We are beginning a new Sunday feature here at MNN that will put the spotlight on a different Nintendo eShop title each week. The games spotlighted can be new or old, and will also be reviewed. We hope you enjoy it! This week, Chain Blaster for Nintendo 3DS:
The simplicity of arcade-style space shooters seems to never get old, as each new title in the genre manages to evolve the same basic gameplay concepts through the introduction of new power ups or a slight variance in the style of play. Chain Blaster on the 3DS eShop is no exception. While the game employs a mixture of gameplay mechanics that calls to mind classics like Space Invaders and Gradius, rewarding new elements are thrown into the mix to make Chain Blaster a worthwhile experience.
In Chain Blaster, players control an anti-virus ship set on a mission to rid the world’s super-computer from evil virus ships trying to infiltrate and use it to launch nuclear weapons. Like Gradius, players of Chain Blaster fire upon lines of enemy ships to receive power ups, in this case building up their Blast Gauge and Extend Gauge, the latter of which effectively serves as the player’s number of lives. Once the Blast Gauge becomes sufficiently full, the player can fire a Chain Blast that has the ability to destroy multiple lines of enemy ships at once. After several squads of enemies are defeated, mini-bosses appear in the form of larger spaceships, and following the defeat of several mini-bosses, the player’s ship is surrounded by a large space station as the main boss. This succession of enemies is repeated until the completion of the game.

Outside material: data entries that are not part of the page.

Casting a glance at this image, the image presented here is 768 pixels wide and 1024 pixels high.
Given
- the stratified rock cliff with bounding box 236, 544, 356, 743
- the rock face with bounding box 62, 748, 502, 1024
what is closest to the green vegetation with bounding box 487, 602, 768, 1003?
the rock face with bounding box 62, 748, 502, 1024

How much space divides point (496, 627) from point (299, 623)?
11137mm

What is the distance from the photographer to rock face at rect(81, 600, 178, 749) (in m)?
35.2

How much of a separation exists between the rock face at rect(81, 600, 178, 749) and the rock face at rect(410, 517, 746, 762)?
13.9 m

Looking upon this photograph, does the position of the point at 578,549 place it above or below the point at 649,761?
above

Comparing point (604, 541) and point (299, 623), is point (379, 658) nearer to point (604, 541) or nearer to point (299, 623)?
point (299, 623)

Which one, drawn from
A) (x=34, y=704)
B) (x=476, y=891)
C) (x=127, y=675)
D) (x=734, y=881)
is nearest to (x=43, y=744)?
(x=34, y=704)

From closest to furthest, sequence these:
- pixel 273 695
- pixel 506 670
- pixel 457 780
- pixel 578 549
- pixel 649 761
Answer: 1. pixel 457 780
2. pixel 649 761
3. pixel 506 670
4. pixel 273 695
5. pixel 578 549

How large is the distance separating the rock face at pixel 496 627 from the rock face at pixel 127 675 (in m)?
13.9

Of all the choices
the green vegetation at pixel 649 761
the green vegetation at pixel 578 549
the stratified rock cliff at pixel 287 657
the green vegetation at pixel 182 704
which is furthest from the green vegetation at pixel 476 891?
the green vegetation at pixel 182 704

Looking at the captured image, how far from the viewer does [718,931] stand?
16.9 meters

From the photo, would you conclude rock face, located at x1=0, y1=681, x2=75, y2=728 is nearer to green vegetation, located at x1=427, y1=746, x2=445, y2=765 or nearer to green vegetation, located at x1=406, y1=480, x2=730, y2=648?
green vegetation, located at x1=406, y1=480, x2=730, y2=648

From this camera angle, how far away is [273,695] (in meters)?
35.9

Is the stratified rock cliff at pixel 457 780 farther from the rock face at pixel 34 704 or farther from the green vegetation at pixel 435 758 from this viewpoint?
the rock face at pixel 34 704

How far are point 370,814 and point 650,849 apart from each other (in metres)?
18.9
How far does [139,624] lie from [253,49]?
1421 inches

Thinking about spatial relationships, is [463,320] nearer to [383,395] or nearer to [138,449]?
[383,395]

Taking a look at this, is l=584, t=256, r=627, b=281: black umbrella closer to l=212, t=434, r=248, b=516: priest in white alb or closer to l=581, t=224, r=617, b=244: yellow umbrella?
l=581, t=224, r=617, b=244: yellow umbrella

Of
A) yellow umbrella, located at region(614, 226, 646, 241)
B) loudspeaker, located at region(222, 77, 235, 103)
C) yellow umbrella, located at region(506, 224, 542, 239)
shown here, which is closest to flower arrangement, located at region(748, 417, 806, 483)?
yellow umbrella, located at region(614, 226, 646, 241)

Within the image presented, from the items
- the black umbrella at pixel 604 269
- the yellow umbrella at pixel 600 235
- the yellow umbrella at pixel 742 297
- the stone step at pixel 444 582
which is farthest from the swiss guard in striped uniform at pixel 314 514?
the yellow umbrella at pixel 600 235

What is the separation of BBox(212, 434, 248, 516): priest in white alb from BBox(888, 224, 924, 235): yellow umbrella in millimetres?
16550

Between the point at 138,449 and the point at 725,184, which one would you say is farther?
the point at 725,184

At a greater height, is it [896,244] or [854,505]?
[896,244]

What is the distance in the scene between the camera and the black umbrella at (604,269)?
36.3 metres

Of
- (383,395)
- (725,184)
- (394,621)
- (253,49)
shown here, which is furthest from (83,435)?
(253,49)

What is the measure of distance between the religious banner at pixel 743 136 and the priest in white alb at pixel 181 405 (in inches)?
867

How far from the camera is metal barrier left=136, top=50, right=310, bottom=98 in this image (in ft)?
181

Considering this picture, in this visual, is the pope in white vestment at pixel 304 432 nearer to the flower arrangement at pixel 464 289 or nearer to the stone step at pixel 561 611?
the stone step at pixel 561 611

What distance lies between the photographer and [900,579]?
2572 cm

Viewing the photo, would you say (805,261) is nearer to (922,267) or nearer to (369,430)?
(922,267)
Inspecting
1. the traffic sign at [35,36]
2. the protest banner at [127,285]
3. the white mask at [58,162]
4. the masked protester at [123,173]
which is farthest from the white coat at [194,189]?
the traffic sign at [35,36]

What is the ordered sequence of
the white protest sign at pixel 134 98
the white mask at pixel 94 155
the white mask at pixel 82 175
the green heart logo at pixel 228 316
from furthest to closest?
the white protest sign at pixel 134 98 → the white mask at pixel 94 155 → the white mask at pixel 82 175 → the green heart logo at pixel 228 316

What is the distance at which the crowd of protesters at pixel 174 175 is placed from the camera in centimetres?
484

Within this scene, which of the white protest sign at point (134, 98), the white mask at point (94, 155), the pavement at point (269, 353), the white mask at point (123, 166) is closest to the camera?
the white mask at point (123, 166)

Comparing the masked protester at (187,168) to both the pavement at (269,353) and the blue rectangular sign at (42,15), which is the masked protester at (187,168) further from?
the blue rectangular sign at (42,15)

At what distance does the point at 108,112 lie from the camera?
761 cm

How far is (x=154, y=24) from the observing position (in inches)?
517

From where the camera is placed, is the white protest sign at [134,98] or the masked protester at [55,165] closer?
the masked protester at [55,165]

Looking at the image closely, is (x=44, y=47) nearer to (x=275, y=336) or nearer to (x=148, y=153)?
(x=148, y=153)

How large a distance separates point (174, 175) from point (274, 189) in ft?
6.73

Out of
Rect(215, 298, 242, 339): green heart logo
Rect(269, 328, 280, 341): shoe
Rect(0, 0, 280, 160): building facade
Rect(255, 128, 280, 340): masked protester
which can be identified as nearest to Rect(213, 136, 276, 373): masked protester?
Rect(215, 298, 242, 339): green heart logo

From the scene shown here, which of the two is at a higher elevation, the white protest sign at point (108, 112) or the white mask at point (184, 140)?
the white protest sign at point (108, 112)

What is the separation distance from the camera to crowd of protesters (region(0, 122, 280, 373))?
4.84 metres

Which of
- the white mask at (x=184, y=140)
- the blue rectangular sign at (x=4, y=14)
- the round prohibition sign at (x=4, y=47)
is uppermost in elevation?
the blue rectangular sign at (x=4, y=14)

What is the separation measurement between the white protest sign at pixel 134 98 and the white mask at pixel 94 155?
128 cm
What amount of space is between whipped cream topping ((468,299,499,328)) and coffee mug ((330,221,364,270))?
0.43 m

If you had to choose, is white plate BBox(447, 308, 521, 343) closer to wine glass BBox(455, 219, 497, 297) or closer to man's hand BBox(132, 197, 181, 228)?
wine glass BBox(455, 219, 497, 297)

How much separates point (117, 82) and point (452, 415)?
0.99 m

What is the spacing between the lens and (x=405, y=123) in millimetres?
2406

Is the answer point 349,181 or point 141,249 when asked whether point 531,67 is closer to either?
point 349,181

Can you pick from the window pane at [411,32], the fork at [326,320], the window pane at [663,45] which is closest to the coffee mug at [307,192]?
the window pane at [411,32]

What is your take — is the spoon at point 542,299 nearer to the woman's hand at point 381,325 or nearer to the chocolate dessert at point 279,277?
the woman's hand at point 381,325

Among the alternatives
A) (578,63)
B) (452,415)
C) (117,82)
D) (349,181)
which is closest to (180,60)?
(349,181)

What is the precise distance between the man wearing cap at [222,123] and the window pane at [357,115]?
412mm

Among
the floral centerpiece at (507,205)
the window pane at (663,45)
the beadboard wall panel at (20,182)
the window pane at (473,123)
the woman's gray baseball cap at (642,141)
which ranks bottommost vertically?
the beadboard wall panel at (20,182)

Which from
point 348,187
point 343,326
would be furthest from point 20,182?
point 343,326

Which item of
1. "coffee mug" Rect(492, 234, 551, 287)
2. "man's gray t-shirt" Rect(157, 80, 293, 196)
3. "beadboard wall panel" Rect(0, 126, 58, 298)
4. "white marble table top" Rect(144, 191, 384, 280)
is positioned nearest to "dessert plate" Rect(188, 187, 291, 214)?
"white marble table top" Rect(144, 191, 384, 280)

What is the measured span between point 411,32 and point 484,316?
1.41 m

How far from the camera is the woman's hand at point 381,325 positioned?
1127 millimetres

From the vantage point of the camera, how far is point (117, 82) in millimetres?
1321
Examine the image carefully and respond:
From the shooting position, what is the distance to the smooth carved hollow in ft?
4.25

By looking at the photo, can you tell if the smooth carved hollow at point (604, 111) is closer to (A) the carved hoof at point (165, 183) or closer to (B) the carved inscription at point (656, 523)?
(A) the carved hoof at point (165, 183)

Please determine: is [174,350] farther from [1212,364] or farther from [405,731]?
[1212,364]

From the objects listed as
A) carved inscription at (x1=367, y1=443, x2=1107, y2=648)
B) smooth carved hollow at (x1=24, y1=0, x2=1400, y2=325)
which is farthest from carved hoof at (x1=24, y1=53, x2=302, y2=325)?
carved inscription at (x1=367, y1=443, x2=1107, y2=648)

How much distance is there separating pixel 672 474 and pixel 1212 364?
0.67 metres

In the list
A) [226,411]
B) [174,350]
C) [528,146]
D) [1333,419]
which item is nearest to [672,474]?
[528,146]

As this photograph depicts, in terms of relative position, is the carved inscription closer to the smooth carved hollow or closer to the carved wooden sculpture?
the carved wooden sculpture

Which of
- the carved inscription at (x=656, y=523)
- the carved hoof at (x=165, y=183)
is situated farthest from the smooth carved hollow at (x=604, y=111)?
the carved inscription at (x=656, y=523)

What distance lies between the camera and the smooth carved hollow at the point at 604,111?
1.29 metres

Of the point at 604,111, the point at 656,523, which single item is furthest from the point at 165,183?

Chain Blaster features some elements that add to its replay value. The 3D backgrounds are simple and sometimes redundant, but are also effective at conveying the experience of flying through outer space. Though the levels can be repetitive, enemies become increasingly difficult, and challenging yourself to higher and higher scores can be addicting. The music enhances the thrills of dodging enemy fire, and though the graphics may seem rudimentary to some, they are just right for this style of game, and serve as a throwback to shooters of yesteryear. Also adding to the replay value are two difficulty options, each with a different spaceship to pilot that places its own limitations on the player. In the harder of the two modes, players must initiate Chain Blasts by flying directly into enemies, as their spaceship in this mode lacks the ability to shoot the blasts.
At only $6.99, Chain Blaster by indie developer G-Style is a small but welcome diversion to the 3DS’s meatier first-party titles, and a worthy successor to the Atari and NES shooters on which it is based.